** Document segment **
********************
David and I spoke for quite some time, about the school's history, about my experiences and his, about woodworking, furniture, and of course about Krenov, who I was to meet later that same day. He was very generous in these conversations: giving his honest opinion, even when it was difficult. I got the sense that his experiences were such that he sometimes had to choose his words carefully, and also that he has not escaped unscathed. Towards the end of Jim Krenov's time at the school, there were some difficult times for all, as relationships broke down and the school seemed as though it might implode. When I tentatively asked David whether Jim left of his own accord or not, he responded, "Many of the things that he had said and done made it easy to push (him out)". The school has survived because of this action, rather than despite it. I think that for whatever reason, the wheels had turned and whether anyone realised it or not, Krenov's time at the school had ended. That period must have been particularly hard for David and the other teaching staff, who are mostly Krenov's students. 

On other, perhaps more important (and certainly less salacious) matters, David was a man to be listened to closely. He agreed that it is essentially important to begin - to start working and keep producing pieces in whatever capacity - to allow your creativity to flow out of you. Listening to him, I realised that this has perhaps been the reason for the cloud that seems to have followed me around ever since I was 18: I haven't been letting my creativity really flow, and so in some ways have shrivelled, become flaccid. The mere idea of creating excites me so,     that my soul wakes as if from hibernation: I unfurl to face the new day standing tall. 

The other real point of connection between David and I was the importance of wood in woodwork. I think that if there is one fetish that it's not so bad to have in this job, it's being obsessed with wood. One recurring theme is that collecting a stock of timber is a much better way of working than buying timber for each project: for one thing you have a choice when you come to work. Other benefits are that your material is always ready to be used, as you will have had it in a dry environment for some time, and you can use the material as a starting point for design. Below is one of the graduate pieces on show in the Highline Gallery, Mendocino.
********************
** Required work **
(a) According to the woodworking account, where is the graduate piece mentioned in the last sentence on show?
(b) Reproduce word for word the part of the woodworking account between "The other real" and "Highline Gallery, Mendocino.", inclusive.
The items that come next are separate material, unconnected to the woodworking account.

** Record excerpts **
********************
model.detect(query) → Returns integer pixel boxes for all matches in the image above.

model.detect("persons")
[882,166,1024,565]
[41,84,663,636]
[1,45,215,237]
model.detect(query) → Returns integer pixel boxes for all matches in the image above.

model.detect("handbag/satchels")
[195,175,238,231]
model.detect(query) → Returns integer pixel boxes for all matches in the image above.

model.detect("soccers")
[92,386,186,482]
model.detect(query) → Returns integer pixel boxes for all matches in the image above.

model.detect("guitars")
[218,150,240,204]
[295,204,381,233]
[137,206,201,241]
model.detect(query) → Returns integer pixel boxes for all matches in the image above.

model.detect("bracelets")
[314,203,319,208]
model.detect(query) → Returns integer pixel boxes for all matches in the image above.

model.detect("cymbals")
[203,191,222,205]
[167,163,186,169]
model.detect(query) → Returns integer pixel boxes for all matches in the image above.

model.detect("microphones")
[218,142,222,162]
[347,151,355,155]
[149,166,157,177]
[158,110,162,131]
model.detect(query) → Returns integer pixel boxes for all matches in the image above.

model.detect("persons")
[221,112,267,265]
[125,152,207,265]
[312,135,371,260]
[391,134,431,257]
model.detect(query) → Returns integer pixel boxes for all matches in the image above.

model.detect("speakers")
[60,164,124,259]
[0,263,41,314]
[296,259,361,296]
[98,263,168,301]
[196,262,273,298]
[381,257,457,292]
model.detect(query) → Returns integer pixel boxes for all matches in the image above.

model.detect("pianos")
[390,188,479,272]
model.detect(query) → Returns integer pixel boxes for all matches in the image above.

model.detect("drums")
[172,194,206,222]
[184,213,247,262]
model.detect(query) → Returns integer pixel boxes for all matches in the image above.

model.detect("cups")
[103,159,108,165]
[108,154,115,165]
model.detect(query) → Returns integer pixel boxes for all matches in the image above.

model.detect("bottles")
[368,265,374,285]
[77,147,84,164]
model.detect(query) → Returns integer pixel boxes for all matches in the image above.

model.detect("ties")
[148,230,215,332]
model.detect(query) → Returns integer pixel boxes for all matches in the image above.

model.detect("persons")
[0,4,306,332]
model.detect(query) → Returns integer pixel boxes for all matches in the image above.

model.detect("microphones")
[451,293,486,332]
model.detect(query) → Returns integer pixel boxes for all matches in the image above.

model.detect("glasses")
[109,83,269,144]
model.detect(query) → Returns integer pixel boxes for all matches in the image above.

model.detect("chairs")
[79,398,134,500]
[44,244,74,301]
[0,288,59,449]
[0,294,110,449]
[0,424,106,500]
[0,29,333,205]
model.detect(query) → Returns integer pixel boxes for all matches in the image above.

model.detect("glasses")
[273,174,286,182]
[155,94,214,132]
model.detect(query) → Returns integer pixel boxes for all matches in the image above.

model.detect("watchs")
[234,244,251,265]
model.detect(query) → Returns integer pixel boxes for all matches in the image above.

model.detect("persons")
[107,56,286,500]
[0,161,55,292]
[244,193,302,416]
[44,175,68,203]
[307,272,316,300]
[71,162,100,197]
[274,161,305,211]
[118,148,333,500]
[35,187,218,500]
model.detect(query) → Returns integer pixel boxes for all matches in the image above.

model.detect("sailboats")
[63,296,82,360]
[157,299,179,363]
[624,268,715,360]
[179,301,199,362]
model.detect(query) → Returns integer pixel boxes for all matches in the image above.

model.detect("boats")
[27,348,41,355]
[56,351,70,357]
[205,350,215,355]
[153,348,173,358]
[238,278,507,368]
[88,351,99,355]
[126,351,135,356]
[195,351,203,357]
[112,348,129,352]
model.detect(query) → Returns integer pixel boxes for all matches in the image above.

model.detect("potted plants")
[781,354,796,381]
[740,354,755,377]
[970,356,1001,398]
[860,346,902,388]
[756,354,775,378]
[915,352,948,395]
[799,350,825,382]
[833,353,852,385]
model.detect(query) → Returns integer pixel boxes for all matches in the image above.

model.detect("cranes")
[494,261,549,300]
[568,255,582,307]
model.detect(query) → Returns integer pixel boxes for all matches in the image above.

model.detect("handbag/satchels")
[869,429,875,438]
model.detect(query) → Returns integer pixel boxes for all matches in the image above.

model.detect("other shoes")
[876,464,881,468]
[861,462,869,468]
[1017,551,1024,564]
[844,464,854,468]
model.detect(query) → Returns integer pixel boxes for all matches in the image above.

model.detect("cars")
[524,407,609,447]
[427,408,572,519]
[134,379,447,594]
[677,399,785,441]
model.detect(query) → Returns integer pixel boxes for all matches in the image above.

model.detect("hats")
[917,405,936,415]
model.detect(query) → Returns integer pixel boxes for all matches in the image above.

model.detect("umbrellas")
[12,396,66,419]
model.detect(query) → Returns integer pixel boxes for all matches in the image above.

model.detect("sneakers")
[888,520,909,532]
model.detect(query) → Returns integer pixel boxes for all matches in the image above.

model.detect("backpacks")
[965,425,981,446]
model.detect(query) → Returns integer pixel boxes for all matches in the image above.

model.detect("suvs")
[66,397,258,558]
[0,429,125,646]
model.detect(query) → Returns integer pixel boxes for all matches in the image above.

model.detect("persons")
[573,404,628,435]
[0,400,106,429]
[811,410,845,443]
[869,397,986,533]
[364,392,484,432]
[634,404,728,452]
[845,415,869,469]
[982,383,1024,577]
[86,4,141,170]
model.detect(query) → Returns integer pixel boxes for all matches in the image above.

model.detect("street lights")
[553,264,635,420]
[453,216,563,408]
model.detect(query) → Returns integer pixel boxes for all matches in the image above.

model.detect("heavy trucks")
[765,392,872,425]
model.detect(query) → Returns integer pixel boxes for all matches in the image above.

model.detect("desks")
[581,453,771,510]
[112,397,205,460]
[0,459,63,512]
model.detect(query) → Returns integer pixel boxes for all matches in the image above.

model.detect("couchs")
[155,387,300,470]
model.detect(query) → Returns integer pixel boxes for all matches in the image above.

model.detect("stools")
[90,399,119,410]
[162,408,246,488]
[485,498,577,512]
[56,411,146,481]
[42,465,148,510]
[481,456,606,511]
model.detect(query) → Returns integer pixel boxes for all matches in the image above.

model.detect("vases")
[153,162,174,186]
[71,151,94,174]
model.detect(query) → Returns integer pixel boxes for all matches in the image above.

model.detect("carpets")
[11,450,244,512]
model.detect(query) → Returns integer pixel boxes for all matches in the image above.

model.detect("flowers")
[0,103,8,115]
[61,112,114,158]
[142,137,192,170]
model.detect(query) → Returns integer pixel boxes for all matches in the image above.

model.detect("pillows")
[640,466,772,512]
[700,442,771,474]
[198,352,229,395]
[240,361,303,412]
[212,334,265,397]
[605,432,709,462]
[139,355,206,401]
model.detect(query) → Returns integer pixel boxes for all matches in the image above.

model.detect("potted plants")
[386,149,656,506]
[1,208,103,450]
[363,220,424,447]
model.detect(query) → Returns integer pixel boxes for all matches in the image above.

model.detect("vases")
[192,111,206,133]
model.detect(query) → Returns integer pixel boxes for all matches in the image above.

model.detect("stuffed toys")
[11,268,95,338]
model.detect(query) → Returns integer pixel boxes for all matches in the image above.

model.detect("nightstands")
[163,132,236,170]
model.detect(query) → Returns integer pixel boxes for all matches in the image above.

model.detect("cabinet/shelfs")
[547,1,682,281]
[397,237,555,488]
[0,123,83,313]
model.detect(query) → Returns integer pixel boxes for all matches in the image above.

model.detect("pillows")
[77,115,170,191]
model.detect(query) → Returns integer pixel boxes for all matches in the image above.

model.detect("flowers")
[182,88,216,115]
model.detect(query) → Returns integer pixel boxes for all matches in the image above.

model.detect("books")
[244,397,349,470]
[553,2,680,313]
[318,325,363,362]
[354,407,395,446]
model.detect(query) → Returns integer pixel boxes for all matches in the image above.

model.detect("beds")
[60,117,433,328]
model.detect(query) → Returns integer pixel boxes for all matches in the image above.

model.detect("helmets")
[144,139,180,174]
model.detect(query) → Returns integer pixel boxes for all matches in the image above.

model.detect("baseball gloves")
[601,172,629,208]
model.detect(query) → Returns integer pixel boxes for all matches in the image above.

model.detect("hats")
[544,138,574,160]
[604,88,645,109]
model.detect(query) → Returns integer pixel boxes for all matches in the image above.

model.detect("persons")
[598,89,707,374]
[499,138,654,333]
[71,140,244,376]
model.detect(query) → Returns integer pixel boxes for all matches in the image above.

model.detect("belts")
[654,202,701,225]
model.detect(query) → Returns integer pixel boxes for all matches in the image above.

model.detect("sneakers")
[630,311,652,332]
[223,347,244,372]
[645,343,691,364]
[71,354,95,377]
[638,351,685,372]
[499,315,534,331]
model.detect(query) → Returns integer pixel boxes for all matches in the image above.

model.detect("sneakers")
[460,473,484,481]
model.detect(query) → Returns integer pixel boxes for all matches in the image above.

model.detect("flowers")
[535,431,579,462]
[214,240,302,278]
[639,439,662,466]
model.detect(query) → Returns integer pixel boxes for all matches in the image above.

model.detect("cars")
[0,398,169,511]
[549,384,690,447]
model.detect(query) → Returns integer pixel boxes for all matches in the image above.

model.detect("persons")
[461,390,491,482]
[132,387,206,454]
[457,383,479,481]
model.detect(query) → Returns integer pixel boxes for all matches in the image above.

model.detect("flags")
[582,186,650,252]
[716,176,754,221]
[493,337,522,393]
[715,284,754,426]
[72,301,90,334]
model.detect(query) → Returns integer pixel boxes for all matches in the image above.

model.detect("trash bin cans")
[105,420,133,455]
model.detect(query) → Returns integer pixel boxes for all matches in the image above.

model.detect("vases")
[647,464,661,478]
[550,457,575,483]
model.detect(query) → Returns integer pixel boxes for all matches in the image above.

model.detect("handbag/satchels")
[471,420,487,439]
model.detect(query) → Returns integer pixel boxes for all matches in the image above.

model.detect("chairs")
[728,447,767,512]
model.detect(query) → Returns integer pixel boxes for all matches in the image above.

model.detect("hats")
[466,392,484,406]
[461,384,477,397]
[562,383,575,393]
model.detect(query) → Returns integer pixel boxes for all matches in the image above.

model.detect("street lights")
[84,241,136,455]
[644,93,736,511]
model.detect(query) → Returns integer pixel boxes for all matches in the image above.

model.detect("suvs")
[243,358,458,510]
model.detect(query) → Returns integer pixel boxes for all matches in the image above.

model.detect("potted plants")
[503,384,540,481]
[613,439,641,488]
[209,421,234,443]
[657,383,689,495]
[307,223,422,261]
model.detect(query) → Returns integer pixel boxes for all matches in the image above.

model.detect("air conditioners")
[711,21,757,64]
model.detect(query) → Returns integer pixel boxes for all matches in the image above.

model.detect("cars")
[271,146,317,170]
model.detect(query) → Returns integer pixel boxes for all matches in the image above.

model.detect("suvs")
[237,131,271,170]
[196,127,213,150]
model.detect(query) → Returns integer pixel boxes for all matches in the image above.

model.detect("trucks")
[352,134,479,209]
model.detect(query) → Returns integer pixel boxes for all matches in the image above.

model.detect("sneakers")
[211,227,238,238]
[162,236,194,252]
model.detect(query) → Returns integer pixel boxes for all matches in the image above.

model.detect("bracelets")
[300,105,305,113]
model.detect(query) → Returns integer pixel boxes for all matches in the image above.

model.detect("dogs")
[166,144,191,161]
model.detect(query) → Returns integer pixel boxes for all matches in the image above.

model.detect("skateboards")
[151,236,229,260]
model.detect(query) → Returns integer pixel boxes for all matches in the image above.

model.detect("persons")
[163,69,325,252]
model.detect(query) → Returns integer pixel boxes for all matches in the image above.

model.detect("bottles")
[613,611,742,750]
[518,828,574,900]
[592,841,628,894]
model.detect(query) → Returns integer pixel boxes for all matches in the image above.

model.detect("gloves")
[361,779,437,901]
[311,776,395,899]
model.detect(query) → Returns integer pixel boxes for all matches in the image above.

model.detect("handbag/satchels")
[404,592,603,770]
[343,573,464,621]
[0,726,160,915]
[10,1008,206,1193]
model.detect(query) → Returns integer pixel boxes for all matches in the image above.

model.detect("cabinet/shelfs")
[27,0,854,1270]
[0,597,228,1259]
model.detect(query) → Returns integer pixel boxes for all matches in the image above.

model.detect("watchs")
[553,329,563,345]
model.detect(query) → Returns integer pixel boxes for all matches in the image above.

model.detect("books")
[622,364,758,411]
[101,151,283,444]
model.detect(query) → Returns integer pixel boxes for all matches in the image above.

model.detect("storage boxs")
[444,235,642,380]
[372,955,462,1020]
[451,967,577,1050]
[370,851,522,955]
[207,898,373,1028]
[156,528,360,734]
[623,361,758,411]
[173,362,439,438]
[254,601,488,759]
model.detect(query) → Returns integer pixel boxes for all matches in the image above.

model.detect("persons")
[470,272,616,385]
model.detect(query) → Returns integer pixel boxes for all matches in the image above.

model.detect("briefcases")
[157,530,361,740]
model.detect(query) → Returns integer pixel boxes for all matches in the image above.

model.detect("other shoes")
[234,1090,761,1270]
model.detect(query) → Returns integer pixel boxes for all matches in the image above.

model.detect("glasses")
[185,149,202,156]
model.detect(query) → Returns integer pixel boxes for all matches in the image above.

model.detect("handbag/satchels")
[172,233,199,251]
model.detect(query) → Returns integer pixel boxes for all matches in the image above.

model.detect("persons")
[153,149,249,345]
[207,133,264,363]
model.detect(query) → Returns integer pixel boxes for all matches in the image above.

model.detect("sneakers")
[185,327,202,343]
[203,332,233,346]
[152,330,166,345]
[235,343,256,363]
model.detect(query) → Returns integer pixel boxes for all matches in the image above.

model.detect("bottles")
********************
** Worked solutions **
(a) In the Highline Gallery, Mendocino.

(b)
The other real point of connection between David and I was the importance of wood in woodwork. I think that if there is one fetish that it's not so bad to have in this job, it's being obsessed with wood. One recurring theme is that collecting a stock of timber is a much better way of working than buying timber for each project: for one thing you have a choice when you come to work. Other benefits are that your material is always ready to be used, as you will have had it in a dry environment for some time, and you can use the material as a starting point for design. Below is one of the graduate pieces on show in the Highline Gallery, Mendocino.